# Are the spokes the same length?



## Mattyknacks (Jan 30, 2007)

I was wondering if the spokes on a given wheel were all the same length or if the rear cassette side or the front disc side spokes are shorter to compensate for the dish. The reason I ask is that I am a large guy (310 pounds) and I ride on a set of Mavic Speedcity rims, and was told to expect trouble. I wanna hunt down some spare spokes, since they are spokes that some shops do not carry. Are they all the same length on my wheels, or do I need several different sizes?

Thanks

Matty in Brooklyn


----------



## filtersweep (Feb 4, 2004)

The lacing ultimately determines the spoke length- ie 3X will be longer than 2X, and radial are shortest, for obvious reasons. I don't think dish is significant enough to affect length, since I have redished wheels for use on my fixed gear without trouble. But your wheels use such non-standard spokes that you might as well ask your LBS. Your spokes should all be 2X, correct? My guess is they are all the same.



Mattyknacks said:


> I was wondering if the spokes on a given wheel were all the same length or if the rear cassette side or the front disc side spokes are shorter to compensate for the dish. The reason I ask is that I am a large guy (310 pounds) and I ride on a set of Mavic Speedcity rims, and was told to expect trouble. I wanna hunt down some spare spokes, since they are spokes that some shops do not carry. Are they all the same length on my wheels, or do I need several different sizes?
> 
> Thanks
> 
> Matty in Brooklyn


----------



## John Nelson (Mar 10, 2006)

You may need as many as three different spoke lengths. One length for the front wheel, one for the rear drive side, and one for the rear non-drive side. As filter says, check with the wheel manufacturer or your LBS. There are some web sites that compute spoke length for you, but I don't remember any at the moment. I'll bet google can find them.


----------



## bopApocalypse (Aug 30, 2006)

the spoke calculator with the biggest list of rims, etc...
http://www.damonrinard.com/spocalc.htm
(don't know if they've got the speedcity's)

DT Swiss's looks nice, but doesn't have as many rims/hubs
http://www.dtswiss.com/spokescalc/Calculator.aspx


----------



## Mark McM (Jun 18, 2005)

Mattyknacks said:


> I was wondering if the spokes on a given wheel were all the same length or if the rear cassette side or the front disc side spokes are shorter to compensate for the dish. The reason I ask is that I am a large guy (310 pounds) and I ride on a set of Mavic Speedcity rims, and was told to expect trouble. I wanna hunt down some spare spokes, since they are spokes that some shops do not carry. Are they all the same length on my wheels, or do I need several different sizes?
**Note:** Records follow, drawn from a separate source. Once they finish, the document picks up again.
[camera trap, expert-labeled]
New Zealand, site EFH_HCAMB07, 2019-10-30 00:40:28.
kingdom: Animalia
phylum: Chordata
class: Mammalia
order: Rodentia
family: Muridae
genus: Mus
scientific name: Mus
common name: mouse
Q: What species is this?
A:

According to the Mavic technical manual, the current Speedcity wheels use 299mm spokes both front and rear, drive-side and non-drive side. The '04 and '05 Speedcity wheels used 300 mm spokes all around.


----------



## filtersweep (Feb 4, 2004)

I think it is a proprietary straight pull spoke setup.



bopApocalypse said:


> the spoke calculator with the biggest list of rims, etc...
> http://www.damonrinard.com/spocalc.htm
> (don't know if they've got the speedcity's)
> 
> ...


----------



## Mattyknacks (Jan 30, 2007)

Thanks to all that replied.




Mark McM said:


> According to the Mavic technical manual, the current Speedcity wheels use 299mm spokes both front and rear, drive-side and non-drive side. The '04 and '05 Speedcity wheels used 300 mm spokes all around.


Thanks Mark. Is there a way that I can look at that manual (is it online?) or did you read that from a printed copy?

Also, if I get in trouble with these wheels, what is the chance that a local bike shop would have these spokes?

Thanks everyone.

Matty in Brooklyn


----------



## Mark McM (Jun 18, 2005)

Mattyknacks said:


> Thanks Mark. Is there a way that I can look at that manual (is it online?) or did you read that from a printed copy?
> 
> Also, if I get in trouble with these wheels, what is the chance that a local bike shop would have these spokes?


The manual is on Mavic's password protected dealer web site.

It is unlikely that a local bike show would have these spokes on hand - although they could special order them from Mavic.


----------